Give the records from the line with "List in order" through the end of the records as a Markdown table with the columns Line and Text, numbering the rows in order and leaving out any blank lines.

(Rows from the dataset)
------------------------------------
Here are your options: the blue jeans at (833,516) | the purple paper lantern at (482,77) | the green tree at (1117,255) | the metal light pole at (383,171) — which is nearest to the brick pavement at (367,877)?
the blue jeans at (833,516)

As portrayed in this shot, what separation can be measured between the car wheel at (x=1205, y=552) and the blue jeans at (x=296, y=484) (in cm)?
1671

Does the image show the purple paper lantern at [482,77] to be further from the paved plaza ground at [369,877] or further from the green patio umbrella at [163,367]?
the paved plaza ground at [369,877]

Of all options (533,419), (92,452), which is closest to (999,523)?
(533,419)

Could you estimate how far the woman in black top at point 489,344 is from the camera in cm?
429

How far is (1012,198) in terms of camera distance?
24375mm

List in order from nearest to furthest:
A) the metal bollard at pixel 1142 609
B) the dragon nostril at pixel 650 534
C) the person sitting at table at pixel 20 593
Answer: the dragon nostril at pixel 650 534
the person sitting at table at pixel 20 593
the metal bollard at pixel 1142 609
------------------------------------
**THE RESPONSE:**
| Line | Text |
|---|---|
| 1 | List in order from nearest to furthest: |
| 2 | A) the metal bollard at pixel 1142 609 |
| 3 | B) the dragon nostril at pixel 650 534 |
| 4 | C) the person sitting at table at pixel 20 593 |
| 5 | Answer: the dragon nostril at pixel 650 534 |
| 6 | the person sitting at table at pixel 20 593 |
| 7 | the metal bollard at pixel 1142 609 |